Joels, M. (2007).  Role of corticosteroid hormones in the dentate gyrus. Progress in Brain Research, 163, 355-370. (here)

Maggio, N. & Segal, M. (2007).  Striking variations in corticosteroid modulation of long-term potentiation along the septotemporal axis of the hippocampus.  J Neurosci, 27(21), 5757-5765. (here)

McNaughton, N. & Corr, P. J. (2004).  A two-dimensional neuropsychology of defense: fear/anxiety and defensive distance. Neurosci Biobehav Rev, 28(3), 285-305. (here)

Reul, J. M. & de Kloet, E. R. (1985).  Two receptor systems for corticosterone in rat brain: microdistribution and differential occupation.  Endocrinology, 117, 2505-2511. (here)

Santarelli, L., et al. (2003).  Requirement of hippocampal neurogenesis for the behavioral effects of antidepressants.  Science, 8, 805-809. (here)

Snyder, J. S., et al. (2011).  Adult hippocampal neurogenesis buffers stress responses and depressive behaviour.  Nature, 476, 458-461. (here)


  1. It is only common and natural for us humans to experience stress, it is a mental disorder where most of the time takes its action during the time when we feel low and we have also low energy. Even a person with a strong personality could be also a victim of stress though most of the time, they are able to handle and manage stress.

    1. Hi, David. Thanks for the comment. I agree - stress evolved as a natural homeostatic mechanism that, among other such things, gives us motivation. The management of this stress and the response thereto, is extremely important. It is funny that stress is a precipitous factor in both anxiety and depression, often thought to be on two different ends of the arousal spectrum, whether they be from tense or energetic arousal states.
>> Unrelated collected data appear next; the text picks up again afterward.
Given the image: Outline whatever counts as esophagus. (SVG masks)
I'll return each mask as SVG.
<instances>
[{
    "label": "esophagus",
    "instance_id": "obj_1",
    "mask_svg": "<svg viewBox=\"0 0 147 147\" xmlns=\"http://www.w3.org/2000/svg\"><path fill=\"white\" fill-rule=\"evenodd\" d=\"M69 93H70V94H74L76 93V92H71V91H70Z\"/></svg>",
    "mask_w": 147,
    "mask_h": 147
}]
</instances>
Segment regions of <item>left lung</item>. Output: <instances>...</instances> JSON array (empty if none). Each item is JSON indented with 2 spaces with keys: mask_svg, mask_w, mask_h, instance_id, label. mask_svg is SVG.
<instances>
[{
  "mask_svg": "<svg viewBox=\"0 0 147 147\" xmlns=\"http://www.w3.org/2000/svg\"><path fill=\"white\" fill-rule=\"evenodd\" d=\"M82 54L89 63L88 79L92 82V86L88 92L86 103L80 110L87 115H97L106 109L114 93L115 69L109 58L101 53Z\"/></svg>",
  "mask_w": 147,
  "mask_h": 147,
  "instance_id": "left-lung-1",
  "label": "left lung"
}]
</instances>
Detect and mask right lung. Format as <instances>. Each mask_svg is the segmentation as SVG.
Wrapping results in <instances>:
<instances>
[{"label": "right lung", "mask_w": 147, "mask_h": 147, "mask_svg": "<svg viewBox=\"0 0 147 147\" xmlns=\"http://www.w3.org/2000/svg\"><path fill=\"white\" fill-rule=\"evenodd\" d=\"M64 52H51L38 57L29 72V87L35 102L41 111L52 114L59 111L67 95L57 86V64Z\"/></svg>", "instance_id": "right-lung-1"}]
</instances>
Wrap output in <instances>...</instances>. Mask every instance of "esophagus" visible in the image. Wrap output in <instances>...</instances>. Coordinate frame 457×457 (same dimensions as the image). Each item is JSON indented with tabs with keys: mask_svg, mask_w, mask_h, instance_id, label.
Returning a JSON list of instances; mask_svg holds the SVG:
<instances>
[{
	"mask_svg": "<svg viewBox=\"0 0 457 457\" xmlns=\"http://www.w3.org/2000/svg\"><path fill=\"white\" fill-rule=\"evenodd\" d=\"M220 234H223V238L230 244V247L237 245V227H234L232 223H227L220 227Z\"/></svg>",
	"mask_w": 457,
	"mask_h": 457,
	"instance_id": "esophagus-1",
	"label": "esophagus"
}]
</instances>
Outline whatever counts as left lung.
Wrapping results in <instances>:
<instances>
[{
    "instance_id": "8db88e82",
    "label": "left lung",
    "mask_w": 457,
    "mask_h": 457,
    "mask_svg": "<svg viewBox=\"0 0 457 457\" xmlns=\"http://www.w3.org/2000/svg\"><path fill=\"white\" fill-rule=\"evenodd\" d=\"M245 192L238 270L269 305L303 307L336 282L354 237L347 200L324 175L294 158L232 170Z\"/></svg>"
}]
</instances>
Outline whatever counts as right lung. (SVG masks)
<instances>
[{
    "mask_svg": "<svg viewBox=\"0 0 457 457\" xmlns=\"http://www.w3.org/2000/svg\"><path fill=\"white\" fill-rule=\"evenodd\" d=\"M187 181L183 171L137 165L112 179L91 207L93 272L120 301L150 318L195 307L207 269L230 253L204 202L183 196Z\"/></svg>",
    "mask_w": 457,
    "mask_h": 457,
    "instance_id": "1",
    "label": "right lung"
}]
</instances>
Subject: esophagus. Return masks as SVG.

  2. Hi, Thanks for sharing! Stress can easily affect people on a daily basis. Dealing with stress can cause tension, headaches, exhaustion, irritability and increase heart rate, just to name a few symptoms. There are many options to help you deal with stress, but most importantly, there are many ways to get rid of stress naturally.

    1. Indeed! At least manage it. I think people should realize that things like exercise, diet, mindfulness, & I'm sure other methods are quite effective. Thanks for the good point!

  3. Stress and our brain both are completely connected with each other. When you are under particular pressure and stress, our brain negatively reacts: http://skywritingservice.com/blog/essay-about-stress. After reading the mentioned above post, you will be able to understand why it is necessary not to worry! Have a long and happy life:)

  4. The real problems with stress arise when you don't do anything at all. Some people are not aware they are at risk for problems such as heart attack and stroke. har vokse doesn't work

  5. Very true, stress is directly linked with brain function. Anomalies in neurotransmitters can lead to increase in stress.